In an article to be published Friday in science advances, researchers from the Travellers Wolf Project at the University of Minnesota and Travellers National Park observed and demonstrated that wolves live in wetland ecosystems killing beavers who leave their colonies to create new ponds.
Beavers are ecosystem engineers who create wetlands around the world, buy water, and create habitat for many other species. This study shows that wolves replace the creation of wetlands when they kill beavers who have left their homes and created their own prey and ponds.
Young beavers disperse themselves and create new ponds or fix and recolonize existing old ponds. Reading the patterns of pond creation and recolonization and the predation of wolves in beavers, biologists and co-authors of assignments Tom Gable and Austin Homkes discovered that 84% of the new Beaver Ponds created and recolonized remained occupied by beavers for more than a year, but when a wolf kills the beaver that settles in a pond , none of these ponds remain active.
This dating between scattered wolves and beavers on how wolves are related in detail to the creation of wetlands in the boreal ecosystem and to all ecological processes originating in wetlands.
“The effect of giant predators on ecosystems has been a topic of interest among scientists and the public for decades,” said Gable, project manager at Wolf Travelers. “Because wolves are the main predators in northern Minnesota and beavers are ecosystem engineers, we knew that wolves can potentially create ecosystems by killing beavers.
Researchers found that wolves can have an effect on wetlands without necessarily converting beaver abundance or behavior. This recently sustained link between the predation of wolves, the dispersal of beavers and wetlands can have long-term effects on the boreal habitat landscapes of other species. The task of The Wolf Travelers is to read the long-term effects of this relationship.

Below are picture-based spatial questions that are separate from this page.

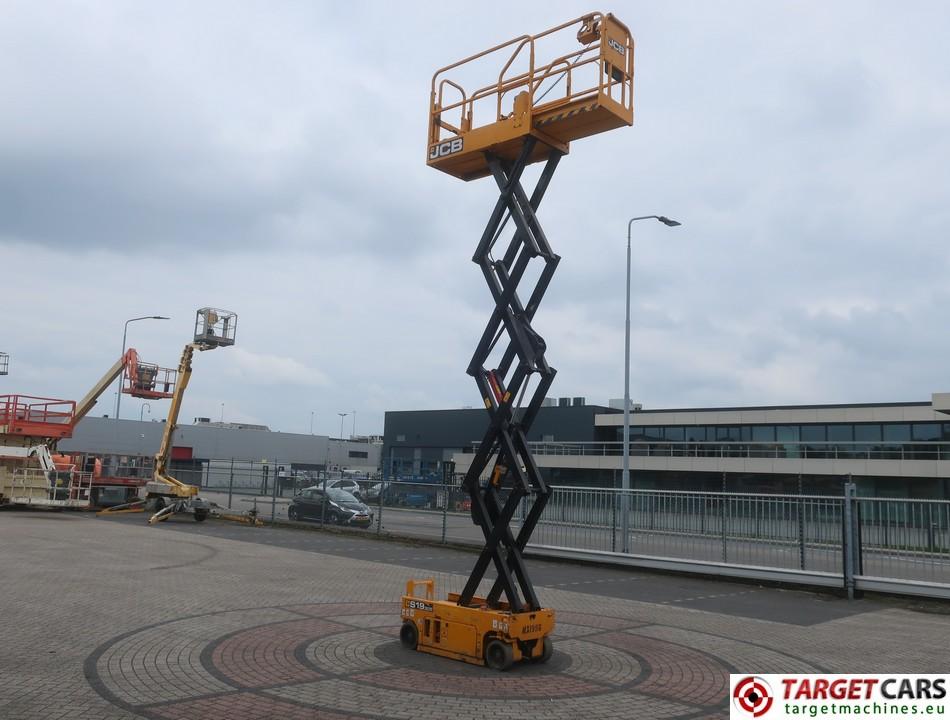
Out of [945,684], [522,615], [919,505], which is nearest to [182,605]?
[522,615]

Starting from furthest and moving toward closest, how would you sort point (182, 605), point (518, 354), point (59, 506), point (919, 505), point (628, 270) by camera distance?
point (59, 506), point (628, 270), point (919, 505), point (182, 605), point (518, 354)

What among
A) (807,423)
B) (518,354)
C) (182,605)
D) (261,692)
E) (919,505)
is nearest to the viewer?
(261,692)

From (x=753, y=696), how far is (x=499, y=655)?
2.51 meters

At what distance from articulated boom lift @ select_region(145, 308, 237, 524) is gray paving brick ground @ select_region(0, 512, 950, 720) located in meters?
11.3

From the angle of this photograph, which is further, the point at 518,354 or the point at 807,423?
the point at 807,423

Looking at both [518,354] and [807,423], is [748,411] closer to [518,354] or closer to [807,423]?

“In 2015, we documented a wolf killing a beaver scattered in a newly created pond,” said Homkes, a box biologist for the Traveler Wolf Project. “A few days after the wolf killed the beaver, the prey failed because there was no beaver. “The wolf gave the impression that he had prevented the beaver from converting this wooded domain into a pond. This initial was desirable and we learned that we needed to perceive how wolves were similar to creating wetlands in the Great Travellers ecosystem. . “
After five years of extensive fieldwork, Gable, Homkes and their colleagues estimated that wolves have altered the status quo of approximately 88 ponds according to the year and the garage of more than 51 million gallons of water according to the year in the Great Travellers ecosystem. observed in 2015 has not yet been colonized through some other beaver, said Gable, who recorded the video in mid-September 2020.
“Our paintings suggest that the option that wolves could have a long-term effect on wetland creation and generate habitat inequality that supports many other species throughout the landscape, however, we want to examine this mechanism more thoroughly,” Joseph Bump said. , co-author and associate professor in the Department of Fisheries, Wildlife and Conservation Biology of the University.
Wolves and giant predators are sometimes thought to have disproportionate ecological effects primarily by cutting off the abundance of prey or by changing the behavior of prey for fear of predation, allowing predators to have an oblique effect on declining portions of the food chain, such as vegetation. and other wild animals. Some studies have even claimed that wolves have an effect on river ecosystems through trófic cascades, but this has generated a really extensive skepticism and is a subject of intense debate among scientists.
“The fact that we have convincingly demonstrated that wolves can have an effect on wetlands without necessarily changing beaver abundance or behavior is a truly exciting discovery,” said co-author Sean Johnson-Bice, an assignment contributor at the University of Manitoba.
“The Great Travelers ecosystem is located in a flat landscape dominated by water and trees, creating the best situations that lately some of the highest beaver densities in North America,” said Steve Windels, wildlife researcher and co-author of Voyageurs National Park.
<< While we have no evidence that wolves restrict the length of travelers' beaver population, it is imperative to perceive the complex and nuanced tactics in which predators and prey influence each other and their environment is essential to fulfill the National Park Service project and maintain our resources for generations in the long term. "
To do this, a new and exclusive way is known in which predators influence ecological processes, which in the end enriches our understanding of the varied roles that predators play in ecosystems.